Cumulative Life-course Blood Pressure Burden and Steepness of Increase Are Associated with Reduced Myocardial Perfusion in Older Age: Insights from MyoFit46

Abstract Body (Do not enter title and authors here): Background: High blood pressure (BP) leads to coronary artery disease.

Aim: We explored the impact of life-course BP, especially the steepness of BP increase and cumulative BP burden, on later-life stress myocardial blood flow (sMBF) and perfusion reserve (MPR) by cardiovascular magnetic resonance (CMR).

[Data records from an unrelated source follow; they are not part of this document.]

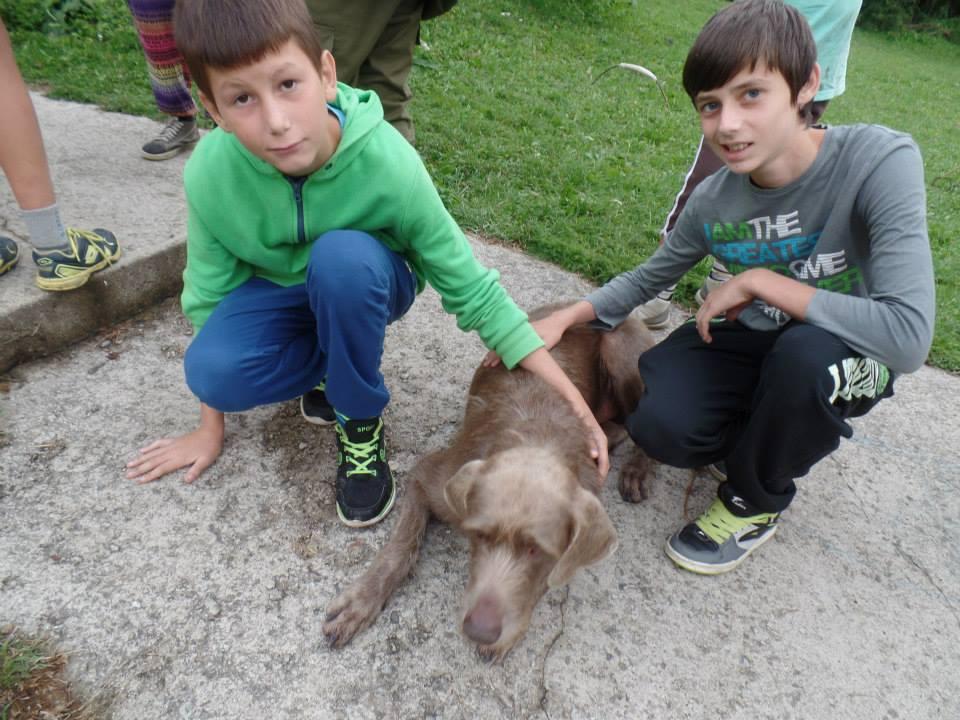 chlapci so psom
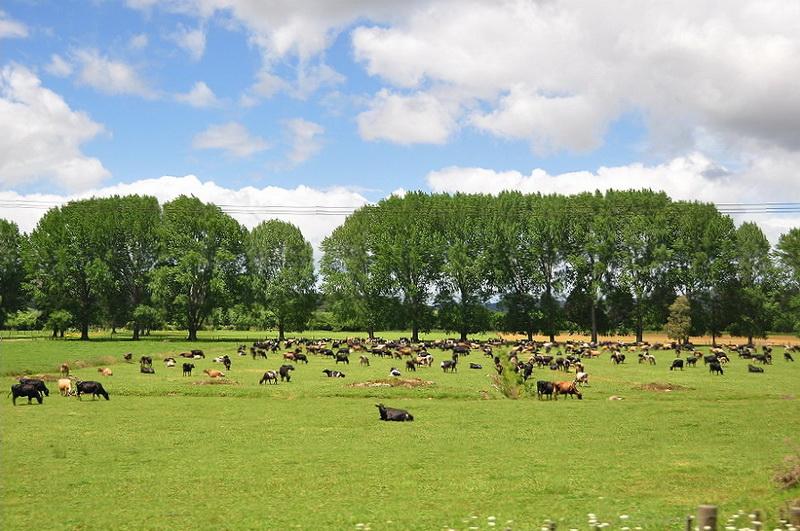 農場22 (8).jpg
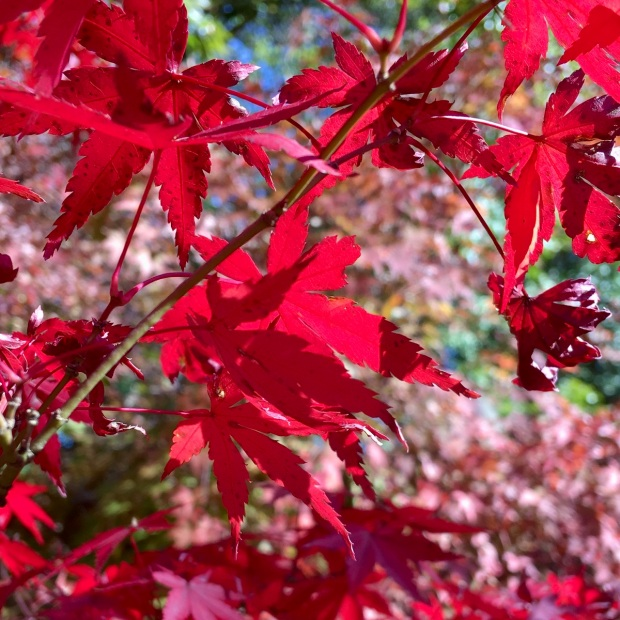 Red acer leaves in sunlight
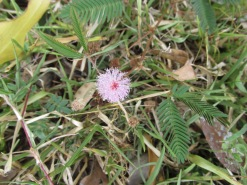 This tiny little fairy flower was dotted among the grass surrounding the stupa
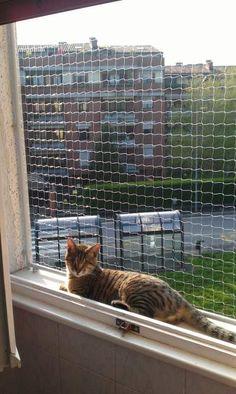 Recinzione per finestra antifuga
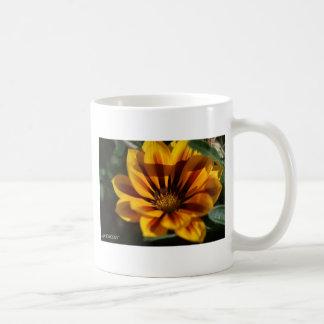 Cores Vibrantes Mugs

Methods: MyoFit46 prospectively undertook stress perfusion and late gadolinium enhancement (LGE) CMR at age 76 in age-matched participants of the National Survey of Health and Development 1946 birth cohort. Myocardial perfusion was quantified as global sMBF normalized (sMBFN) to contemporaneous rate pressure product (heart rate x central aortic BP) and MPR. Systolic (SBPs) and diastolic BPs (DBPs) were recorded at 36, 43, 53, 62, 69, and 76 years. For each participant, annual rates of BP change (steepness) and the area under the BP trajectory curve (AUCBP; cumulative burden) were calculated using mixed-effect models. Participants were clustered by BP trajectory using latent class mixed models. Associations between BP and CMR metrics were tested using generalized models, adjusted for antihypertensive use, demographics, lifestyle, and comorbidities. Mediation analyses explored mechanistic pathways.

Results: Among 459 participants (53% male), each 10mmHg SBP increase at 36, 43, 53, 62, and 69 years associated with a 3-6% lower sMBFN at 76. For midlife BPs (43-62 years), associations were independent of SBP at 76 and the decrease in sMBFN was steepest as SBPs rose from 120 to 140mmHg (Figure 1). Having a sustained higher SBP by 10mmHg from 36 to 76 years associated with an 11% (95% CI: 8-14) lower sMBFN. Exemplar CMR perfusion maps based on AUCSBP are shown in Figure 2. Each 1 mmHg/year steeper SBP rise during age intervals 36–43, 43–53, 53–62, and 62–69 was associated with a 2–5% lower sMBFN at age 76, independent of baseline or final BPs in each interval. sMBFN mediated 20-40% of the life-course SBPs and myocardial fibrosis by LGE associations. Results were similar for DBP, MPR, or unnormalized sMBF. Participants with the steepest BP rises from 36 to 53 years had the lowest myocardial perfusion at 76 (Figure 3).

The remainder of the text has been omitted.